For each click, the time of arrival on all seven array hydrophones was measured from the amplitude envelope as the time the −6 dB amplitude relative to peak amplitude was first exceeded. This formed the basis for the calculation of the six independent time-of-arrival differences. Sound source location was then estimated from those time-of-arrival differences by applying a least-squares method (Wahlberg et al., 2001; Madsen and Wahlberg, 2007).

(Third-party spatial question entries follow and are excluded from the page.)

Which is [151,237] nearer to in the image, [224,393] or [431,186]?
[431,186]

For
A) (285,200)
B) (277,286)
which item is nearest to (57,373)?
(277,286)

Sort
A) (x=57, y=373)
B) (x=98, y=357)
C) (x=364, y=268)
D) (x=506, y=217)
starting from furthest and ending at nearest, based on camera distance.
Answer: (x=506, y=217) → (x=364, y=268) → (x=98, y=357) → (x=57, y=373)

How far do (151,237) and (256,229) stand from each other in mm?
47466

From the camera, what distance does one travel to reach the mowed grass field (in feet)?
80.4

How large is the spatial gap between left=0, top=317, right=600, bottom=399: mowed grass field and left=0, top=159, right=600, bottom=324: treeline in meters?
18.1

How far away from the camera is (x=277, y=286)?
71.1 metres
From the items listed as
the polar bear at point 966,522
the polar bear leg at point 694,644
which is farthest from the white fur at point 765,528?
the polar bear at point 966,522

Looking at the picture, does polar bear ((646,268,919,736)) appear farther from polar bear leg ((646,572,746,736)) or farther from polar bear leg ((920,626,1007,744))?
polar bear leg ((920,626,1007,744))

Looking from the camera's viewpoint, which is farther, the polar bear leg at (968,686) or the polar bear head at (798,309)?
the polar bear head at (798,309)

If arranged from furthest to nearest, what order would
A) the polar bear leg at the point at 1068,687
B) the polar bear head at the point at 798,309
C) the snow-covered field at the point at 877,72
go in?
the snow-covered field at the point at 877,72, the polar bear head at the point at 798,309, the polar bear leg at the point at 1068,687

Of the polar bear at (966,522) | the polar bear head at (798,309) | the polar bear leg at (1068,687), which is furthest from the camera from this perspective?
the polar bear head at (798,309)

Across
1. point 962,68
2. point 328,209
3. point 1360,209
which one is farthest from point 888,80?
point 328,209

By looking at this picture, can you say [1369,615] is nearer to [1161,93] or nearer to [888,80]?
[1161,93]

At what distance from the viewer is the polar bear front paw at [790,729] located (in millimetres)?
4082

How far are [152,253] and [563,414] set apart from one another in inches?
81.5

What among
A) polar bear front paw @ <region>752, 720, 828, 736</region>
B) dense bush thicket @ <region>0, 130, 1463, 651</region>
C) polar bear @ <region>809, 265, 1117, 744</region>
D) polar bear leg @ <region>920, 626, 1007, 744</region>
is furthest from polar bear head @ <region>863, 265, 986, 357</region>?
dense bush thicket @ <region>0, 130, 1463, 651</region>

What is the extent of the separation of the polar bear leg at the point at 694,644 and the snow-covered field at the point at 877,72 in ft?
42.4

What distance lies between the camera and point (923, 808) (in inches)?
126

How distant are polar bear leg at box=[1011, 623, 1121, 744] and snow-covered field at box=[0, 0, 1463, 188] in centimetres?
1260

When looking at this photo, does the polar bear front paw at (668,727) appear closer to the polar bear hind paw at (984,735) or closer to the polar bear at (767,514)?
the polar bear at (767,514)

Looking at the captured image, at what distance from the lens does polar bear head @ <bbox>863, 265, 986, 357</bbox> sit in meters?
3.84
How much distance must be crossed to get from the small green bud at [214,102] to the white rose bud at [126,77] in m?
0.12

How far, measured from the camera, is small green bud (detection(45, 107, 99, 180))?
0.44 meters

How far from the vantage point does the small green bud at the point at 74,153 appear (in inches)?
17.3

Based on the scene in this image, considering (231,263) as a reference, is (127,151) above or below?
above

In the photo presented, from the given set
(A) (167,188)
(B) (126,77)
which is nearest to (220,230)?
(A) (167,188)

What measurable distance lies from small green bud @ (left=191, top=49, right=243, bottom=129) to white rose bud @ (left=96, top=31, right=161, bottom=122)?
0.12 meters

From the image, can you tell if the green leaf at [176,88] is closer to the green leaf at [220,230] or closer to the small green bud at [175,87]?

Biosonar parameters of on-axis clicks
Recordings were digitally high-pass filtered using a 10 kHz Butterworth filter (4 poles) before on-axis signals were extracted using a 64-point Hann window centred on the peak of their amplitude envelopes and subjected to a factor 8 interpolation. Click duration, amplitude parameters, spectral parameters (using 256-point fast Fourier transform) and interclick interval (ICI) were quantified as previously described (Ladegaard et al., 2015) using the methods of Madsen and Wahlberg (2007) and Au (1993).
Beam pattern estimation
In order to estimate off-axis angles to individual hydrophones, the acoustic beam axis first had to be estimated. This was done using a method applicable for both 2D and 3D array conformations. First, all receiver coordinates were projected onto a plane (using the centre hydrophone as pivot point) perpendicular to the axis through the localised sound source and the centre hydrophone (the receiver measuring the highest RL). This resulted in a 2D rendition of the perceived array conformation from the animal's point of view. The SL was then estimated at each projected receiver location. The error of these estimated SLs depends on true off-axis angle to the centre hydrophone, but this error (estimated to <1 dB) was ignored as the on-axis criteria only allowed selection of clicks recorded less than 30 deg off-axis (i.e. sound source alignment with centre hydrophone and fish was relatively close). Next, the 3D planar coordinates were rotated into a set of 2D coordinates through principal component analysis using the MATLAB princomp function. The estimated SLs were then smoothed on a surface overlaying the 2D coordinates using the MATLAB gridfit function on a grid spacing of 5 mm. The acoustic beam centre was then determined to be at coordinates (x0, y0), representing the amplitude peak of the fitted surface (Wisniewska et al., 2015). The acoustic beam axis was then estimated as the line intersecting the points (x0, y0, 0) and (0, 0, z0), with z0 being localised sound source range relative to the centre hydrophone. Off-axis angles were then estimated from the intersections between the estimated acoustic axis and the axes between the sound source and each 2D receiver coordinate. Finally, a composite beam pattern was calculated from estimated off-axis angles and normalised apparent source levels (ASL) from each receiver by applying a circular piston fit model routine previously described in detail (Jensen et al., 2015). The piston diameters tested ranged from 1 to 30 cm with 0.1 mm increments. Performance of directivity estimation was calibrated in the harbour at the Fjord&Bælt, Kerteminde, Denmark (Fig. S3).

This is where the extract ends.